# Word n-gram models

Let's start with downloading some books from the Gutenberg project. Then, create three lists of words from some famous works.

In [1]:
import nltk
from nltk.corpus import gutenberg
from ngram import NGramModel
import numpy as np

nltk.download('gutenberg')

print("Available books:", gutenberg.fileids())

Available books: ['austen-emma.txt', 'austen-persuasion.txt', 'austen-sense.txt', 'bible-kjv.txt', 'blake-poems.txt', 'bryant-stories.txt', 'burgess-busterbrown.txt', 'carroll-alice.txt', 'chesterton-ball.txt', 'chesterton-brown.txt', 'chesterton-thursday.txt', 'edgeworth-parents.txt', 'melville-moby_dick.txt', 'milton-paradise.txt', 'shakespeare-caesar.txt', 'shakespeare-hamlet.txt', 'shakespeare-macbeth.txt', 'whitman-leaves.txt']
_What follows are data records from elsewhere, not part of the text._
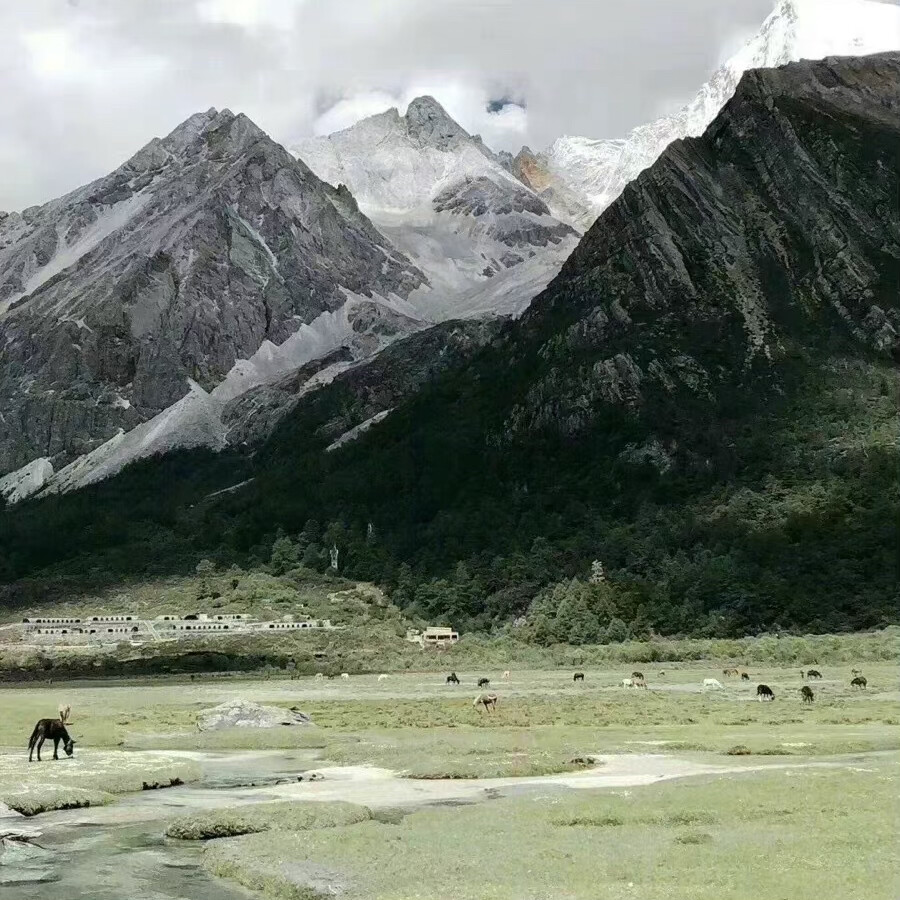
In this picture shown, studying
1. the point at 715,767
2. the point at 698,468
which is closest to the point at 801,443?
the point at 698,468

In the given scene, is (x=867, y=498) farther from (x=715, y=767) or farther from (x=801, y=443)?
(x=715, y=767)

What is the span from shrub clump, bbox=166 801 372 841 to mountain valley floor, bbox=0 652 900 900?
0.21 ft

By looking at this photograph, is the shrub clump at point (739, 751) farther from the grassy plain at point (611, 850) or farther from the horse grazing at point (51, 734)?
the horse grazing at point (51, 734)

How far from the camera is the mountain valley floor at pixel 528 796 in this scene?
2256 cm

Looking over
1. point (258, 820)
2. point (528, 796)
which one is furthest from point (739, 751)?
point (258, 820)

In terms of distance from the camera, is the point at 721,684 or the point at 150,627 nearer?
the point at 721,684

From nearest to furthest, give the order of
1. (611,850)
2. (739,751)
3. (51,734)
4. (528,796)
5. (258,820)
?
(611,850) < (258,820) < (528,796) < (739,751) < (51,734)

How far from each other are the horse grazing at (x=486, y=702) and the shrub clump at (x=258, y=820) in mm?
32420

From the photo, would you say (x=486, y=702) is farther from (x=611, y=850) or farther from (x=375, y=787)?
(x=611, y=850)

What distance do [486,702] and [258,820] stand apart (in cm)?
3486

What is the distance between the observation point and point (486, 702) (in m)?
63.3

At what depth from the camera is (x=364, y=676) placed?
397ft

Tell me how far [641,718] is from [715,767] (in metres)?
21.1

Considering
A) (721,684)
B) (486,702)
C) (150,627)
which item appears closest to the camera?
(486,702)
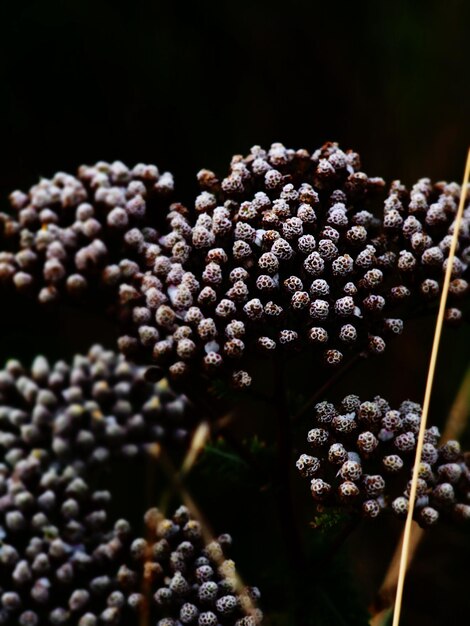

[nltk_data] Downloading package gutenberg to
[nltk_data]     /home/fredrik/nltk_data...
[nltk_data]   Package gutenberg is already up-to-date!


In [2]:
words_austen = gutenberg.words(['austen-emma.txt', 'austen-persuasion.txt', 'austen-sense.txt'])
print(gutenberg.raw(['austen-emma.txt'])[:500])
print(words_austen[:100])

[Emma by Jane Austen 1816]

VOLUME I

CHAPTER I


Emma Woodhouse, handsome, clever, and rich, with a comfortable home
and happy disposition, seemed to unite some of the best blessings
of existence; and had lived nearly twenty-one years in the world
with very little to distress or vex her.

She was the youngest of the two daughters of a most affectionate,
indulgent father; and had, in consequence of her sister's marriage,
been mistress of his house from a very early period.  Her mother
had died t
['[', 'Emma', 'by', 'Jane', 'Austen', '1816', ']', ...]


## Creating a model

In [3]:
import ngram

model = ngram.NGramModel(words_austen, 1)
print(model)

1-gram model with 11490 unique keys


In [4]:
pred = model.predict_sequence(100)
#print(pred)
print(" ".join(pred))


, even , but exterior to embarrassed and her she or the caution be any took be their very remained . the tiresome ' four same as He was , an as he Saturday , gown I wishing . said company suspicion he was one provided , they ME there ' in these , , but do marry engage of the thinking certainly stay fright about He - for , " He so present . with reason as is good some mind churchwardens so deep . October circumstances you the than they Elizabeth You them however _great_ in ." rather


In [5]:
def nice_join(predicted_words):
    ret = str()
    i = 0
    lastword = None
    for word in predicted_words:
        if lastword in ["." , "!", "?"]:
            ret += word.capitalize()
        else:
            ret += word.lower()
        i += len(word)
        if i > 80:
            ret += '\n'
            i = 0
        else:
            ret += ' '
        lastword = word
    for s in ["!", "?", ".", ",", ";", ":"]:
        ret = ret.replace(" "+s, s)
    ret = ret.replace(" ' ", "'")
    return ret

print(nice_join(pred))

, even, but exterior to embarrassed and her she or the caution be any took be their very remained. The
tiresome'four same as he was, an as he saturday, gown i wishing. Said company suspicion he was one
provided, they me there'in these,, but do marry engage of the thinking certainly stay fright about
he - for, " he so present. With reason as is good some mind churchwardens so deep. October circumstances
you the than they elizabeth you them however _great_ in." rather 


In [9]:
# Austen data
model = ngram.NGramModel(words_austen, 4)
print("Created a", model)

Created a 4-gram model with 389276 unique keys


In [10]:
#print("Predicting using a", model)
print(nice_join(model.predict_sequence(200)))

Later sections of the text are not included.